One barrel is fine. You can rack out to carboys and back into the barrel after cleaning it. Inoculating MLF in a barrel is the same as in anything else. Do it either during or immediately after alcohol fermentation.


----------



## salernovic (Nov 30, 2015)

Thanks, that would mean leaving the barrel in a place where the temperature is over 20 degrees Celsius I suppose . My cellar now in November is showing 16 but we ve been having s warm November here in Thunder Bay ontario. Would that difference in temperature stop mlf ?


----------



## NorCal (Nov 30, 2015)

My process is to press when less than .5 brix, let settle for 48 hours, rack to barrel, ml in barrel, rack and clean barrel after mlf is completed and put the wine back in the barrel. Check the mlf you are going to use, but mine is good to 68F (20C).


----------



## nicklausjames (Jan 29, 2016)

I agree check the mlf you are using but my experience is mlf needs a temp of around 70 (in us so don't know fancy Celsius). I've tried even a little cooler and it was unbearably slow. Also if you don't know nice you mlf in the barrel you will be stuck w mlf ing w the same strain each time in that barrel.


----------



## berrycrush (Jan 29, 2016)

Does the barrel ever expose to KMeta if you use it for MLF?


----------



## ibglowin (Jan 29, 2016)

Not sure what you are asking here.



berrycrush said:


> Does the barrel ever expose to KMeta if you use it for MLF?


----------



## berrycrush (Jan 29, 2016)

ibglowin said:


> Not sure what you are asking here.


Do you add KMBS to the barrel, ever?


----------



## Boatboy24 (Jan 29, 2016)

berrycrush said:


> Do you add KMBS to the barrel, ever?



Yes. Sulfite levels drop quickly in the smaller barrels.


----------



## berrycrush (Feb 2, 2016)

Boatboy24 said:


> Yes. Sulfite levels drop quickly in the smaller barrels.



Exactly. Here is my caution against doing MLF in a small barrel: When you have a slow MLF which last for months, you will face two hard choices, either risk oxidation or kill the MLF by adding KMeta.


----------



## ibglowin (Feb 2, 2016)

You do your MLF in a carboy (first) and only when finished or as finished as it is gonna get do you sulfite and transfer into the barrel.


----------



## Thormo (Feb 16, 2016)

If you have a slow MLF, you can segregate the container (barrel, carboy, etc.) in a 70° F environment to finish it off. I have moved a small 30 gal barrel to a smaller space and ran a heater for 2 weeks to finish off the ML.


----------

> _COLLECTED MATERIAL_
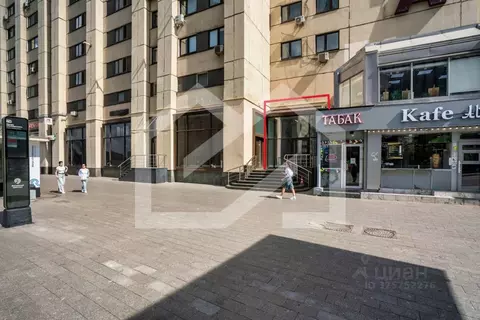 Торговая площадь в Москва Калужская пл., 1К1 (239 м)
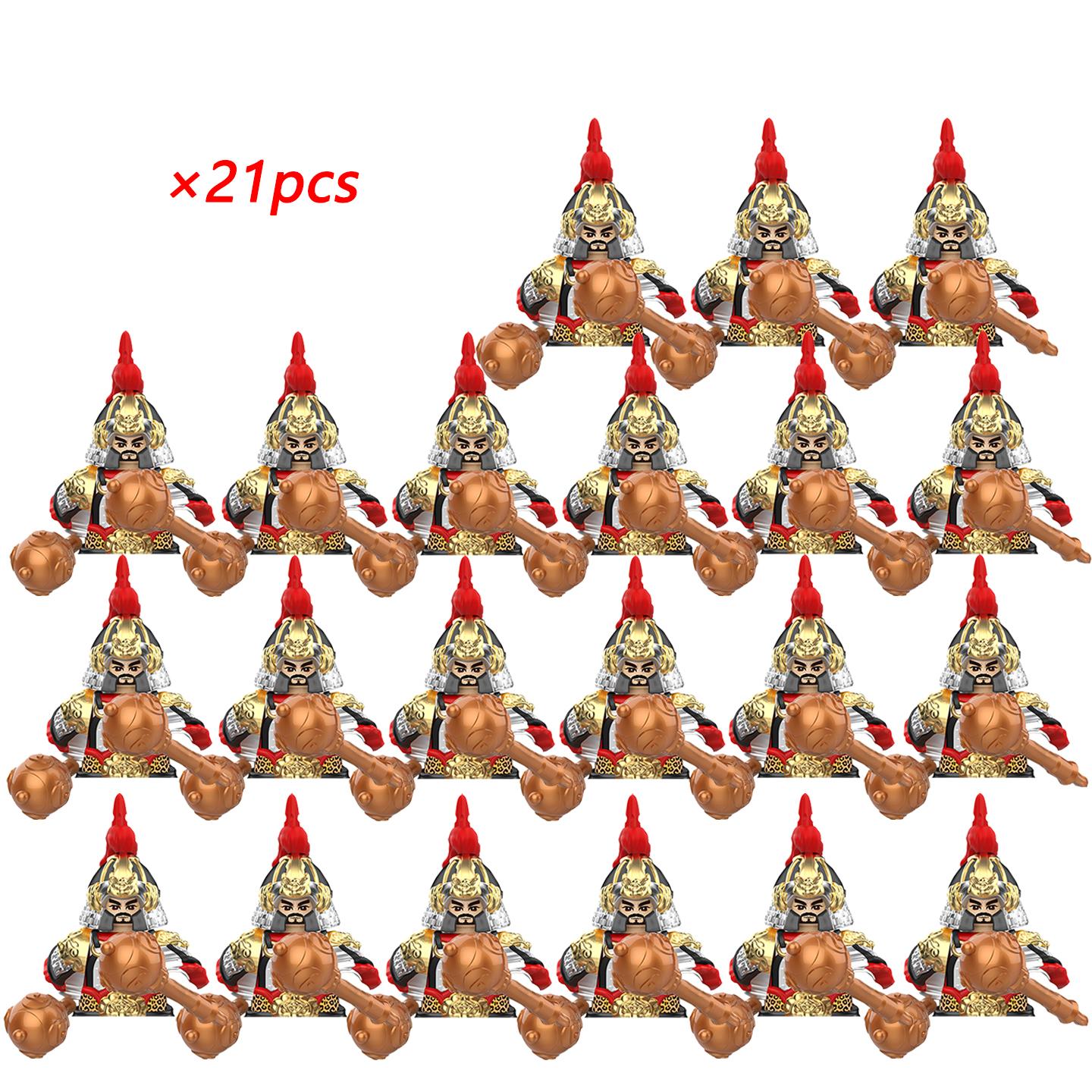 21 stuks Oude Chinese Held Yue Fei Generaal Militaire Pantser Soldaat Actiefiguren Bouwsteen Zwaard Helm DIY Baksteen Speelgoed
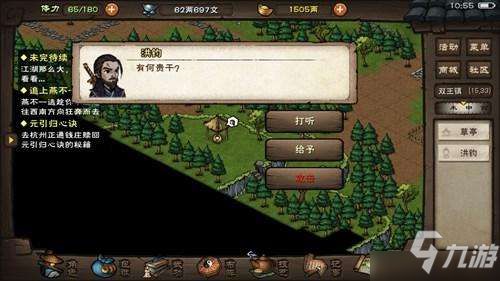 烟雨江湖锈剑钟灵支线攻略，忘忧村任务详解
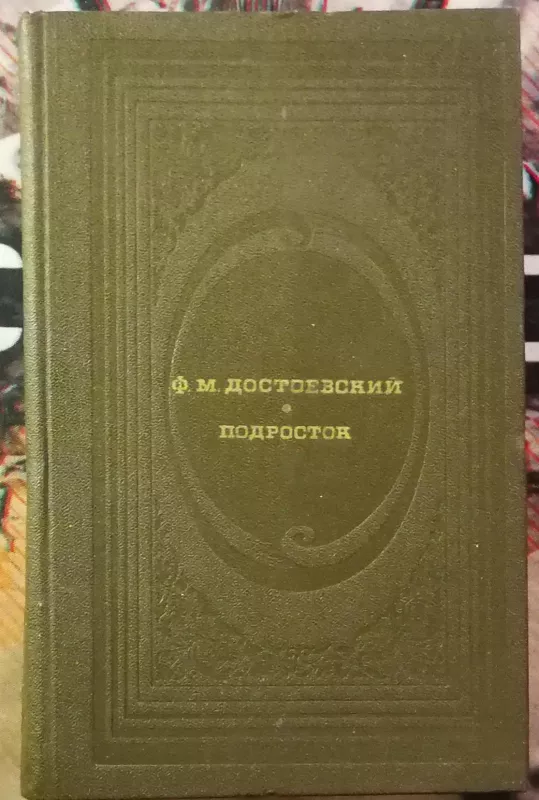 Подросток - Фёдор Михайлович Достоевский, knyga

> _EXERCISE DETAILS_
Print the part of the winemaking thread starting at "One barrel is" and ending at "salernovic (Nov 30, 2015)". The data has no connection to the winemaking thread.

> _OUTPUT BELOW_
One barrel is fine. You can rack out to carboys and back into the barrel after cleaning it. Inoculating MLF in a barrel is the same as in anything else. Do it either during or immediately after alcohol fermentation.


----------



## salernovic (Nov 30, 2015)